▼▼▼

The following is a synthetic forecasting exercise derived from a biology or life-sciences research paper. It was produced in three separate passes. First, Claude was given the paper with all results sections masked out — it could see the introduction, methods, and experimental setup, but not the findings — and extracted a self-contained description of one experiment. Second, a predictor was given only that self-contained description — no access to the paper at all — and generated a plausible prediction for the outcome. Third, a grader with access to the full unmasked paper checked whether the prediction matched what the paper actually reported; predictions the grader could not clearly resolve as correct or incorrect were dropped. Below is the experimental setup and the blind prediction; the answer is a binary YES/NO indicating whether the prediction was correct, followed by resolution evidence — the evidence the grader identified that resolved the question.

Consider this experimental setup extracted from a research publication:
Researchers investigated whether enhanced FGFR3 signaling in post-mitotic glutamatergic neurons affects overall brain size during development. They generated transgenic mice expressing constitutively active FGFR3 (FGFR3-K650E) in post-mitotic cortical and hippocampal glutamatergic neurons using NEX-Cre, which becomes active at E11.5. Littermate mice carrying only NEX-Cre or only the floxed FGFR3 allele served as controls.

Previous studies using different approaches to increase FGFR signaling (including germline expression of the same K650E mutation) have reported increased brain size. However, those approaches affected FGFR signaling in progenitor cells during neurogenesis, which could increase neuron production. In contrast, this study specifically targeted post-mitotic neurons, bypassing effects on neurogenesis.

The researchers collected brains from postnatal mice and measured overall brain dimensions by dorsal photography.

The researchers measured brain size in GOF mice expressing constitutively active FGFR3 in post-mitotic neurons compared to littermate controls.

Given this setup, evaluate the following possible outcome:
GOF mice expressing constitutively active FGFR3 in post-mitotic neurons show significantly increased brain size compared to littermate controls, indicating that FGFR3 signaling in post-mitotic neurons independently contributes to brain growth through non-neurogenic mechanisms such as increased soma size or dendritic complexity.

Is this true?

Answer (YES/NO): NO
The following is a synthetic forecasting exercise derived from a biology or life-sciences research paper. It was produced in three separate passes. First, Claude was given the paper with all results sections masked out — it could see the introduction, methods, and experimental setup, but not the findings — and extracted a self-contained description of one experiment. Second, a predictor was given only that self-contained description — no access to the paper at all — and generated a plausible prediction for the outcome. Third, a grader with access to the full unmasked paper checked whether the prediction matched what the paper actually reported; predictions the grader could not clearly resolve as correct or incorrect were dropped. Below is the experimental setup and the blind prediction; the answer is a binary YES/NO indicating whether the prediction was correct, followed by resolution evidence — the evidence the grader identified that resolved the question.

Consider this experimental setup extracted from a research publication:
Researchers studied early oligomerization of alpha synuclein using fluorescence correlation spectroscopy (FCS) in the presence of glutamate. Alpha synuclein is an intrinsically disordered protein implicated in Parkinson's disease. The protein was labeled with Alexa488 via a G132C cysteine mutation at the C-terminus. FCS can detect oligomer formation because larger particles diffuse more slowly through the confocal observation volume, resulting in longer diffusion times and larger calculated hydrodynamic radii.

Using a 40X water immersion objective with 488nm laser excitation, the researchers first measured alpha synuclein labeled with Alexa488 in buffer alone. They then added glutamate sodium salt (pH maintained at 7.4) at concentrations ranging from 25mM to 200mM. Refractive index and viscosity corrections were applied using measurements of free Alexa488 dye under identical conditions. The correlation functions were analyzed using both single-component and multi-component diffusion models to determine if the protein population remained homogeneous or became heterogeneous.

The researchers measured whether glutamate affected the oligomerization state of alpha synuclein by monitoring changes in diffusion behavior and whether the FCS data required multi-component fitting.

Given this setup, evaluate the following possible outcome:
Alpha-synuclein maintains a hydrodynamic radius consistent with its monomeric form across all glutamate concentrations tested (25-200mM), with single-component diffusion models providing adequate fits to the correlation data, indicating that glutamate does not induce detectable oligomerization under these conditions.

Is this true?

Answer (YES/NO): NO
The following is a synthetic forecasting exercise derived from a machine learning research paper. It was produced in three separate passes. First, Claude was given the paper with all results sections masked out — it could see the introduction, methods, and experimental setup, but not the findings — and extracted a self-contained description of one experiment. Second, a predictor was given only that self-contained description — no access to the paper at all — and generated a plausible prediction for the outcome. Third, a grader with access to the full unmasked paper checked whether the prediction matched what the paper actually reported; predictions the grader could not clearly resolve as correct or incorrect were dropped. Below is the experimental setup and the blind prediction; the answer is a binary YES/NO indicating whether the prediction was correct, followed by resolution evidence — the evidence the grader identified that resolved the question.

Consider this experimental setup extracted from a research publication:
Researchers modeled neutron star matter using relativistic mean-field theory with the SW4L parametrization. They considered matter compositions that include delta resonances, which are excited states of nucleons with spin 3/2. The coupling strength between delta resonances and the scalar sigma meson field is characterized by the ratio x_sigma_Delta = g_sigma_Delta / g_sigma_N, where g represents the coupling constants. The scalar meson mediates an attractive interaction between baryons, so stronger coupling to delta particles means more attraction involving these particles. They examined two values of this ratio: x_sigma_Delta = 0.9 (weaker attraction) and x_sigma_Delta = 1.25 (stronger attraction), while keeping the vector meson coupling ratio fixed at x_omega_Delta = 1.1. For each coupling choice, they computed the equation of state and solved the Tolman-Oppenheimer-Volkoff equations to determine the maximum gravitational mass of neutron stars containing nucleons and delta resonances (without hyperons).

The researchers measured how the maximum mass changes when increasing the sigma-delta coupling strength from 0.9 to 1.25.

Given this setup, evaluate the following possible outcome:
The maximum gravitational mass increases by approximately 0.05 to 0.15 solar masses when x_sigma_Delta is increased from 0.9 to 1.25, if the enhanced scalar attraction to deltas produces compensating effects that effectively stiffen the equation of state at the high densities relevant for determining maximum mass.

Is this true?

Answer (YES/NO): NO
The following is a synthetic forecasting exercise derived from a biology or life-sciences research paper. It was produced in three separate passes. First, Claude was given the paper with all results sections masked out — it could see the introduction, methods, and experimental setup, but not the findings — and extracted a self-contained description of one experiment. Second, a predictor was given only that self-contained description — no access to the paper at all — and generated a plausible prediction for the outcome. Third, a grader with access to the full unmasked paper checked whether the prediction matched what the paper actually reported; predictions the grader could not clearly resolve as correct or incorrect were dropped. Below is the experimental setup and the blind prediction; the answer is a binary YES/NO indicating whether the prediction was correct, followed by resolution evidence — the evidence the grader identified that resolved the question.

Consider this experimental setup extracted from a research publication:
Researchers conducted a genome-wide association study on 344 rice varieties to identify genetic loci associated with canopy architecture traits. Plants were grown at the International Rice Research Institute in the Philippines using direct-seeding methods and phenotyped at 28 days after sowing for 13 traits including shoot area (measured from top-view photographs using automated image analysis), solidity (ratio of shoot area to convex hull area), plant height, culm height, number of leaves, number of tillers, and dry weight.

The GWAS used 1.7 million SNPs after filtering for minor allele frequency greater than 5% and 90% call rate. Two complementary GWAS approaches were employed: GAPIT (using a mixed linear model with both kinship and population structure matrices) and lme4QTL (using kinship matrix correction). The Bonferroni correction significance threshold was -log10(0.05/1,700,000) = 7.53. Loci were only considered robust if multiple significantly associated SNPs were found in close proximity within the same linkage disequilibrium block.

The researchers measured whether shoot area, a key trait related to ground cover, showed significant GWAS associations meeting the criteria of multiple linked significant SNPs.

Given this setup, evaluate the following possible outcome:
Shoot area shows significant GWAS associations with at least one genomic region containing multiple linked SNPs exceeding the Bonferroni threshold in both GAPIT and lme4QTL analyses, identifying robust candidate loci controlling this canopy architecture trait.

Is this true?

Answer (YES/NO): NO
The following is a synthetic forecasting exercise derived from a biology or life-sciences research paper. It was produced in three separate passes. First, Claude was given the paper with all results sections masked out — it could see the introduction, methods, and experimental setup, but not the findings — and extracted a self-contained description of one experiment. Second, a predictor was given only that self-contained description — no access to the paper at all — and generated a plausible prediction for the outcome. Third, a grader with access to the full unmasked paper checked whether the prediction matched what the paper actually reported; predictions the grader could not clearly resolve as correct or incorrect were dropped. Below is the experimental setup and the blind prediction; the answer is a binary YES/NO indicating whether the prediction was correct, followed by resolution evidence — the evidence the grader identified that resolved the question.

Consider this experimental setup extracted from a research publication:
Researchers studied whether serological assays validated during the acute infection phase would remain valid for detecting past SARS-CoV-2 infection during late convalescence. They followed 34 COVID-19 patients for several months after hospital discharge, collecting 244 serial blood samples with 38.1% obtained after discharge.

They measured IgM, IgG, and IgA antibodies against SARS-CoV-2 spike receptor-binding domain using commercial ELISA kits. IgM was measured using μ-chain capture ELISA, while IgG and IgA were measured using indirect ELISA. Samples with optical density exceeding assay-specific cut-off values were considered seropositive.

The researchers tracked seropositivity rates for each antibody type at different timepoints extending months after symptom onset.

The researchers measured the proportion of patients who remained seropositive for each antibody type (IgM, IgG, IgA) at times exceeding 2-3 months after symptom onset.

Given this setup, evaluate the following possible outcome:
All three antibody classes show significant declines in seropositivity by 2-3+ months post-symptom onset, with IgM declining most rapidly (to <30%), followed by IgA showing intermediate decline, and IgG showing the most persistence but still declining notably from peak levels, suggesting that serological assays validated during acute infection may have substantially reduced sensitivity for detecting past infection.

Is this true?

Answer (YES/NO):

▲▲▲

What is needed ->
Only lines holding the word "serological" belong in the answer; copy all of them from the records.

Output of the task ->
Researchers studied whether serological assays validated during the acute infection phase would remain valid for detecting past SARS-CoV-2 infection during late convalescence. They followed 34 COVID-19 patients for several months after hospital discharge, collecting 244 serial blood samples with 38.1% obtained after discharge.
All three antibody classes show significant declines in seropositivity by 2-3+ months post-symptom onset, with IgM declining most rapidly (to <30%), followed by IgA showing intermediate decline, and IgG showing the most persistence but still declining notably from peak levels, suggesting that serological assays validated during acute infection may have substantially reduced sensitivity for detecting past infection.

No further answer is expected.